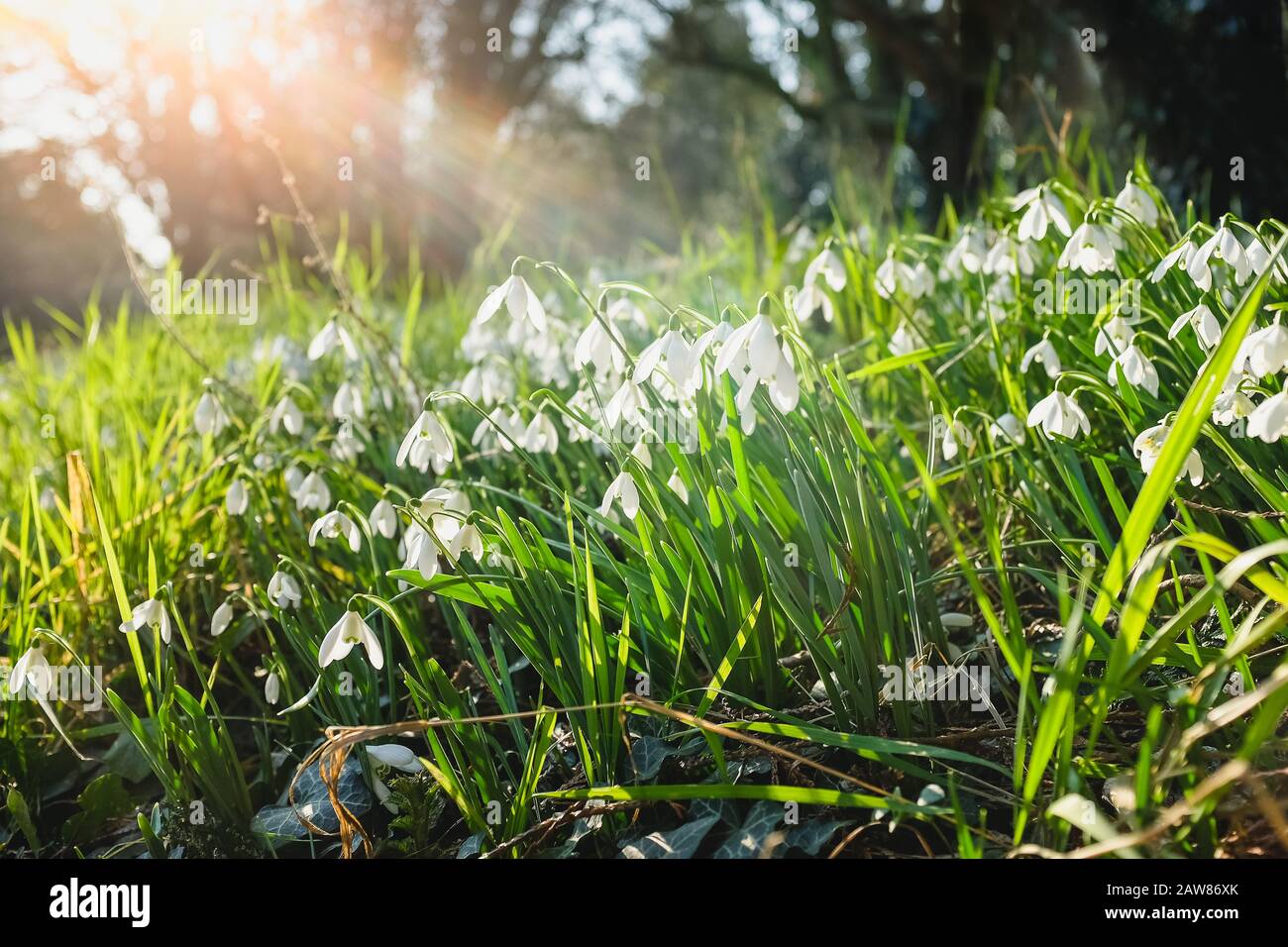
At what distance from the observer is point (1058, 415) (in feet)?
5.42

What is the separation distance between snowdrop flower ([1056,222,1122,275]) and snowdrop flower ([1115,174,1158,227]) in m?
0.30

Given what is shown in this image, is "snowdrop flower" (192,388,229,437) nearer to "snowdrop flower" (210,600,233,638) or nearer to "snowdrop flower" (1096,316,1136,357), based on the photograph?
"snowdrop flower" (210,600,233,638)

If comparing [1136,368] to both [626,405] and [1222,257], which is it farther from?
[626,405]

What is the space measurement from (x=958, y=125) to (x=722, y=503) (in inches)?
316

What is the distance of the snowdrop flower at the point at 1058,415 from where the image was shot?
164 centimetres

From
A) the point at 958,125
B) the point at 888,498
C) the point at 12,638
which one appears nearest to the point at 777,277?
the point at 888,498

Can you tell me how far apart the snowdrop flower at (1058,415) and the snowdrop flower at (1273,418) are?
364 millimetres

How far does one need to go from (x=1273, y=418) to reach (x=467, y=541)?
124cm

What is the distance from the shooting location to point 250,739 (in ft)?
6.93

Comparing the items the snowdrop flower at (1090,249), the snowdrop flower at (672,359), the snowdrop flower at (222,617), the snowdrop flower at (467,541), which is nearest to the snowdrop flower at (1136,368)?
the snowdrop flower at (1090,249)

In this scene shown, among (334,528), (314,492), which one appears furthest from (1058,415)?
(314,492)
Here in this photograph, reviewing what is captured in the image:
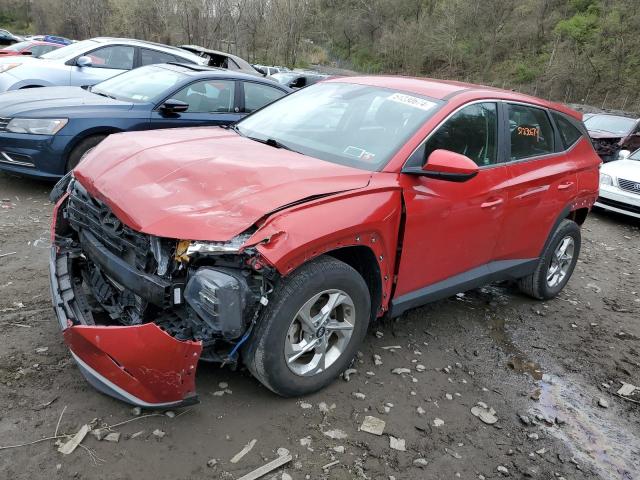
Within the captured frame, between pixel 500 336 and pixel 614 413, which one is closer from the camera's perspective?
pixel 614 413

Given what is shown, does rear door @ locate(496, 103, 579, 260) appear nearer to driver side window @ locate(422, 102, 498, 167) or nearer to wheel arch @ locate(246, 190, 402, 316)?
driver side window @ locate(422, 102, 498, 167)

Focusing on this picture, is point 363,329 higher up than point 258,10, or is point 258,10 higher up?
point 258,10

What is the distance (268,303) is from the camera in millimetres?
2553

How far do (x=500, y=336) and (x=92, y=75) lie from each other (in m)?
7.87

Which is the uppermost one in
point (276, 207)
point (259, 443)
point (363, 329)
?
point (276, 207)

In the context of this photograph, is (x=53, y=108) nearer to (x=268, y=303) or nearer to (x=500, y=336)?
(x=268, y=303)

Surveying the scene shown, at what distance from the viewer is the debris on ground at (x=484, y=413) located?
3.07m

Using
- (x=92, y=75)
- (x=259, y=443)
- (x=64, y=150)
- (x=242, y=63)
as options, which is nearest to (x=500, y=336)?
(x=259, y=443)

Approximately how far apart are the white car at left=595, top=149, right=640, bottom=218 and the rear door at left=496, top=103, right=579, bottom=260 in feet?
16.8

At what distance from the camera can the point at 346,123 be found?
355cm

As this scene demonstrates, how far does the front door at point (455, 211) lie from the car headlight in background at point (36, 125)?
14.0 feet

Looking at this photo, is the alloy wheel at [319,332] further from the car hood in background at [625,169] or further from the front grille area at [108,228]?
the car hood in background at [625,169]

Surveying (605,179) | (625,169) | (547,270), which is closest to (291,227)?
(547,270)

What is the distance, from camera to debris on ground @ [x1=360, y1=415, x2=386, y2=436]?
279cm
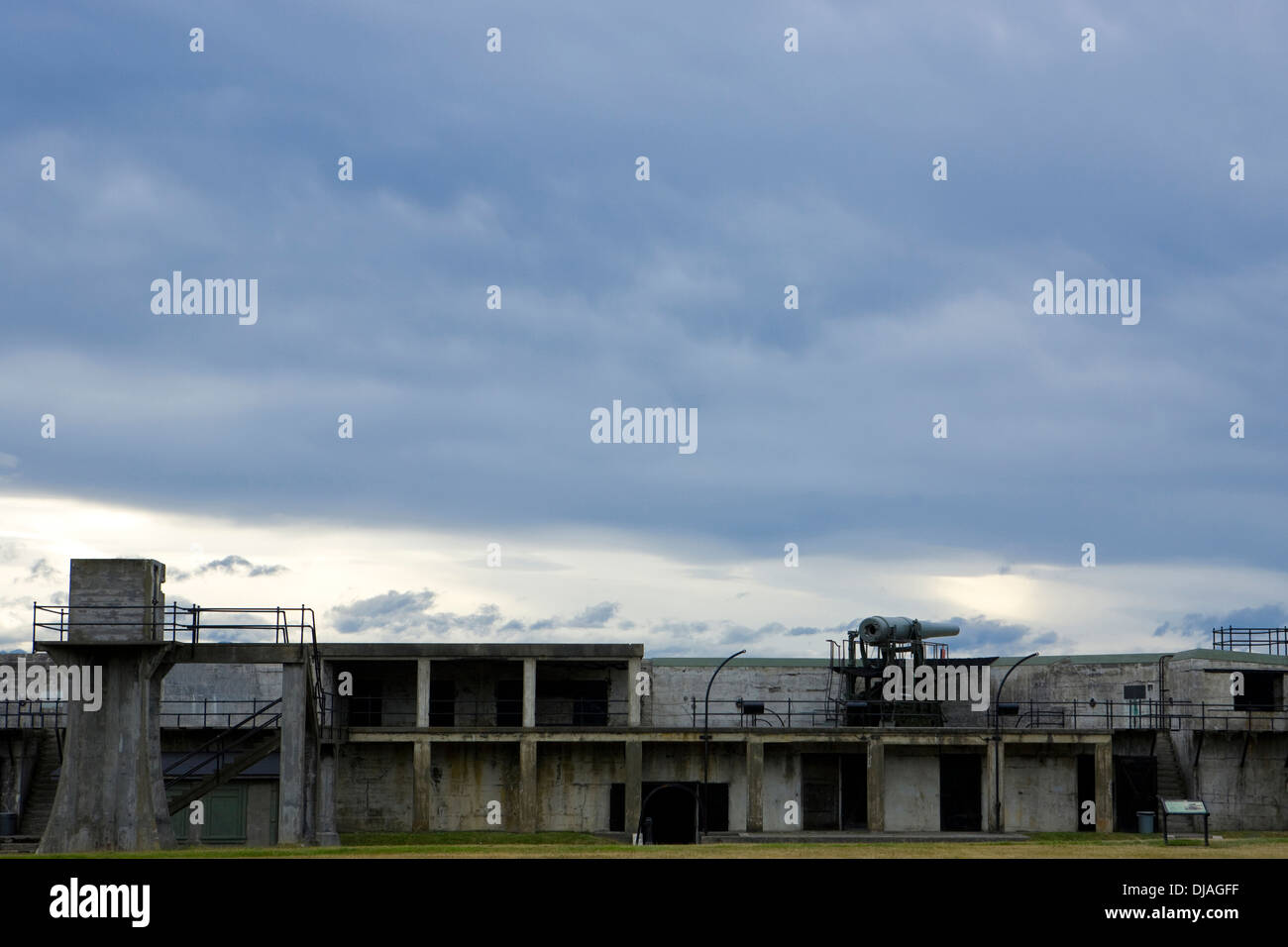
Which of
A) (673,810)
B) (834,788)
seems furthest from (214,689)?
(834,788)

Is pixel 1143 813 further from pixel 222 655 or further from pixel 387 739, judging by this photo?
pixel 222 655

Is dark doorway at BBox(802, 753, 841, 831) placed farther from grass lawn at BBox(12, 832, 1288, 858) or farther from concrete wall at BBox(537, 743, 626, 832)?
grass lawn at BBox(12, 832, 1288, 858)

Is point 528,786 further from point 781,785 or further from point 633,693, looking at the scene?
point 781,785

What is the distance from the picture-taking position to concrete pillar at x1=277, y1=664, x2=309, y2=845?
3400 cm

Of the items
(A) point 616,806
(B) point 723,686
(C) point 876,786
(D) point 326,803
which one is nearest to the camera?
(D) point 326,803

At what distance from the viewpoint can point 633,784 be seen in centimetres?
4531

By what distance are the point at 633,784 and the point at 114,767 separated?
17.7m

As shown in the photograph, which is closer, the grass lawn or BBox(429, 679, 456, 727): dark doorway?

· · · · ·

### OBJECTIVE
Give back, word for word, every line from the one holding "Surveying (605,179) |" through the last line of the listing. Pictures are excluded.

### OUTPUT BELOW
Surveying (605,179) | (625,169) | (547,270), which is closest to (291,227)?
(547,270)

What is the distance, from camera to debris on ground @ [x1=360, y1=415, x2=386, y2=436]?
279cm
Which of
A) (673,810)
B) (834,788)
seems furthest from (214,689)?
(834,788)

Is pixel 1143 813 further from pixel 222 655 or further from pixel 387 739, judging by this photo?
pixel 222 655

Is dark doorway at BBox(802, 753, 841, 831) placed farther from grass lawn at BBox(12, 832, 1288, 858) or farther from concrete wall at BBox(537, 743, 626, 832)?
grass lawn at BBox(12, 832, 1288, 858)

Is point 528,786 further from point 781,785 or further from point 633,693, looking at the scene?
point 781,785

What is the distance from the picture-taking position to concrete pillar at x1=277, y1=664, x2=309, y2=845?
3400 cm

Of the items
(A) point 616,806
(B) point 723,686
(C) point 876,786
(D) point 326,803
which one is nearest to the camera?
(D) point 326,803

At what distance from the viewpoint can point 633,784 be seen in centimetres?
4531

By what distance are the point at 633,784 and the point at 114,767 separated?
17.7m

As shown in the photograph, which is closer, the grass lawn or BBox(429, 679, 456, 727): dark doorway?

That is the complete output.